There was a restless energy in his limbs.
“I received a letter from my steward in Whitehaven, stating that I needed to come and inspect the mill. The repairs were going to be expensive, and he wanted my approval. It was a three-day trip, and things had been so peaceful, I thought little of going.”
He swallowed convulsively and said, “When I came back, Francine was… She was a different person, a hundred times worse than before. She ranted and raved and cried, claiming that I’d set her aside for another woman.
She truly believed that was where I’d been.
” Bradford met her eyes and shook his head.
“I promise you, I was never unfaithful. I never would have been unfaithful.”
“I believe you.” She squeezed his hand with both of hers, wishing she could press comfort through the callouses into his very bones.
“It was so bad that I sent for the doctor. He took one look at her and said I should have her committed, that he’d seen such things before.
” Bradford gritted his jaw and stared forward as if he couldn’t bear to meet Lily’s eyes.
“And this is the point of my true guilt in the matter. All else that came before can be forgiven as sheer ignorance and stupid naivete, but this is where my pride nearly cost me all.”
He took a deep breath and met Lily’s eyes.
His expression was bleak, full of self-recrimination.
“The doctor told me, in no uncertain terms, that Francine was a danger to herself, and to others, especially our child. But I think the six weeks of temporary bliss had given me false hope.

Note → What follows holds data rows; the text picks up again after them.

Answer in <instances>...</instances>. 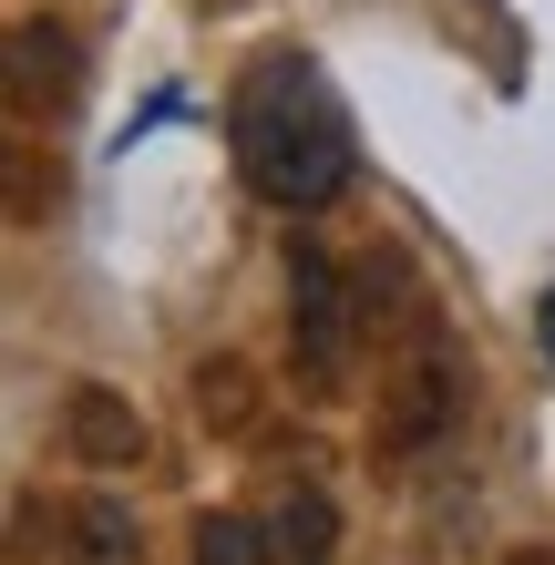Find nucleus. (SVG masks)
Masks as SVG:
<instances>
[{
  "instance_id": "6e6552de",
  "label": "nucleus",
  "mask_w": 555,
  "mask_h": 565,
  "mask_svg": "<svg viewBox=\"0 0 555 565\" xmlns=\"http://www.w3.org/2000/svg\"><path fill=\"white\" fill-rule=\"evenodd\" d=\"M514 565H545V555H514Z\"/></svg>"
},
{
  "instance_id": "7ed1b4c3",
  "label": "nucleus",
  "mask_w": 555,
  "mask_h": 565,
  "mask_svg": "<svg viewBox=\"0 0 555 565\" xmlns=\"http://www.w3.org/2000/svg\"><path fill=\"white\" fill-rule=\"evenodd\" d=\"M268 545H278V565H330V545H340L330 493H319V483H299V493H288V504L268 514Z\"/></svg>"
},
{
  "instance_id": "423d86ee",
  "label": "nucleus",
  "mask_w": 555,
  "mask_h": 565,
  "mask_svg": "<svg viewBox=\"0 0 555 565\" xmlns=\"http://www.w3.org/2000/svg\"><path fill=\"white\" fill-rule=\"evenodd\" d=\"M83 535H93V555L114 565V555H124V514H114V504H93V524H83Z\"/></svg>"
},
{
  "instance_id": "39448f33",
  "label": "nucleus",
  "mask_w": 555,
  "mask_h": 565,
  "mask_svg": "<svg viewBox=\"0 0 555 565\" xmlns=\"http://www.w3.org/2000/svg\"><path fill=\"white\" fill-rule=\"evenodd\" d=\"M195 565H278V545H268V524H247V514H206L195 524Z\"/></svg>"
},
{
  "instance_id": "f257e3e1",
  "label": "nucleus",
  "mask_w": 555,
  "mask_h": 565,
  "mask_svg": "<svg viewBox=\"0 0 555 565\" xmlns=\"http://www.w3.org/2000/svg\"><path fill=\"white\" fill-rule=\"evenodd\" d=\"M226 145H237V175L268 195V206H288V216L330 206V195L350 185V154H361L340 83L319 73L309 52H268L237 83V104H226Z\"/></svg>"
},
{
  "instance_id": "20e7f679",
  "label": "nucleus",
  "mask_w": 555,
  "mask_h": 565,
  "mask_svg": "<svg viewBox=\"0 0 555 565\" xmlns=\"http://www.w3.org/2000/svg\"><path fill=\"white\" fill-rule=\"evenodd\" d=\"M73 443H83L93 462H135V452H145V422H124L114 391H73Z\"/></svg>"
},
{
  "instance_id": "0eeeda50",
  "label": "nucleus",
  "mask_w": 555,
  "mask_h": 565,
  "mask_svg": "<svg viewBox=\"0 0 555 565\" xmlns=\"http://www.w3.org/2000/svg\"><path fill=\"white\" fill-rule=\"evenodd\" d=\"M535 329H545V360H555V288H545V309H535Z\"/></svg>"
},
{
  "instance_id": "f03ea898",
  "label": "nucleus",
  "mask_w": 555,
  "mask_h": 565,
  "mask_svg": "<svg viewBox=\"0 0 555 565\" xmlns=\"http://www.w3.org/2000/svg\"><path fill=\"white\" fill-rule=\"evenodd\" d=\"M288 340H299V371L319 381V391H340L350 381V288H340V268H330V247H288Z\"/></svg>"
}]
</instances>
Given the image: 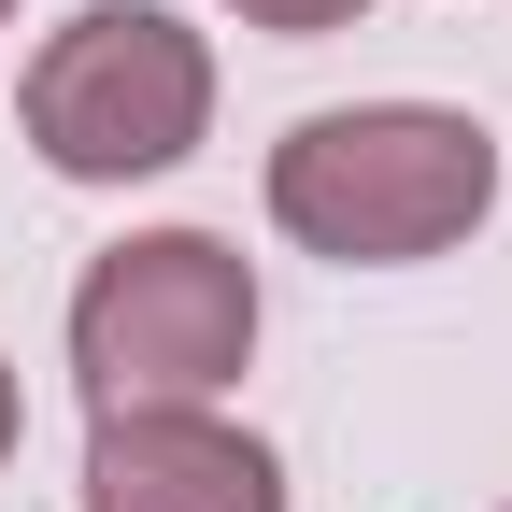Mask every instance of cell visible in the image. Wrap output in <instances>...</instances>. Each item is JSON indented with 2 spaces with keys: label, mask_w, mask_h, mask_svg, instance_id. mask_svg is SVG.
I'll use <instances>...</instances> for the list:
<instances>
[{
  "label": "cell",
  "mask_w": 512,
  "mask_h": 512,
  "mask_svg": "<svg viewBox=\"0 0 512 512\" xmlns=\"http://www.w3.org/2000/svg\"><path fill=\"white\" fill-rule=\"evenodd\" d=\"M498 200V143L441 100H356V114H299L271 143V214L285 242L342 256V271H399V256L470 242Z\"/></svg>",
  "instance_id": "6da1fadb"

I wanted to believe that the true Francine was the one I’d met after Rebecca was born, and the other version was just a terrible mask she wore.
“I was a fool. A prideful fool. I thought I could reach her. And if I’m being completely honest, I didn’t want anyone to know what Francine was.
I didn’t want to be the man who committed his wife when they hadn’t yet been married a year.
Rebecca just born, besides.” Bradford shook his head and gave a noise of derision.
“After all, what would people think? What would people say?”
“It was a natural response. Your hope.”